Press "Enter" to skip to content

Pekerja Indonesia Philadelphia Diharap Jujur Agar Tak Menularkan virus COVID-19

Kondisi pekerja asal Indonesia di Philadelphia menjadi fokus utama dialog jarak jauh yang digelar Konsulat Jenderal RI New York, Rabu 6 Mei 2020. Dialog bertema: ”Dialog KJRI New York dengan Warga Indonesia di Philadelphia, yang berlangsung dua jam dan diikuti sekitar 50 orang tersebut, berjalan cukup seru dan menarik.

Lebih-lebih dialog itu digelar setelah peristiwa meninggalnya dua pekerja Indonesia akibat terpapar virus COVID-19. Kedua korban dimasukkan secara paksa ke dalam mobil jemputan berisi10 pekerja oleh agen mereka asal salah satu negara Asia Tenggara.

 

Menanggapi masalah ini, Bambang Tribuwono, salah satu agen penyedia Tenaga Kerja Indonesia lain yang ikut dalam diskusi itu, menyatakan pihaknya telah melakukan sejumlah langkah preventif yang lebih baik. Antara lain menanyakan para pekerjanya satu per satu tentang kondisi kesehatannya. 

‘’Bila ada yang sakit, kami minta untuk istirahat selama dua minggu. Bahkan kami tidak menjemput mereka, dan memantau kondisi mereka,’’ tutur Bambang yang menyediakan masker bagi para pekerja dan pengemudi van pengangkut pekerja. Jumlah penumpang juga dibatasi hanya 8 orang dari biasanya yang 10 orang. ‘’Bahkan tempat duduk di pabrik juga diatur saling berjauhan.

Bambang Tribuwono, salah satu agen di Philadelphia.

Hal yang sama juga dilakukan Petra Wijaya Liu. Agen tenaga kerja Indonesia ini meminta agar para pekerja jujur dan bicara secara tebuka bila mengalami sakit, sehingga bisa dilakukan langkah pencegahan. 

Diskusi yang dipandu Sinta Penyami, pendiri Modero & Company, makin menarik dengan kehadiran Dewi Broadhurst dan Lilian Christaka.

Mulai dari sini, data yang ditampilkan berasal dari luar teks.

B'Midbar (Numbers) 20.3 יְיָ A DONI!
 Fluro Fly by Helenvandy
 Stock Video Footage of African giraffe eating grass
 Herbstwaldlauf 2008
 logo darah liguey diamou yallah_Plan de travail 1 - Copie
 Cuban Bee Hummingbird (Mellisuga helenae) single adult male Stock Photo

Dua wakil kantor Walikota Philadelphia komisi Asia Amerika ini, menjelaskan bagaimana dan di mana warga Indonesia dapat melakukan rapid test yang tersebar di sejumlah lokasi di Philadelphia dan pusat-pusat kesehatan lainnya.

Dokter Budi Saputra, Mercy Hospital Philadelphia.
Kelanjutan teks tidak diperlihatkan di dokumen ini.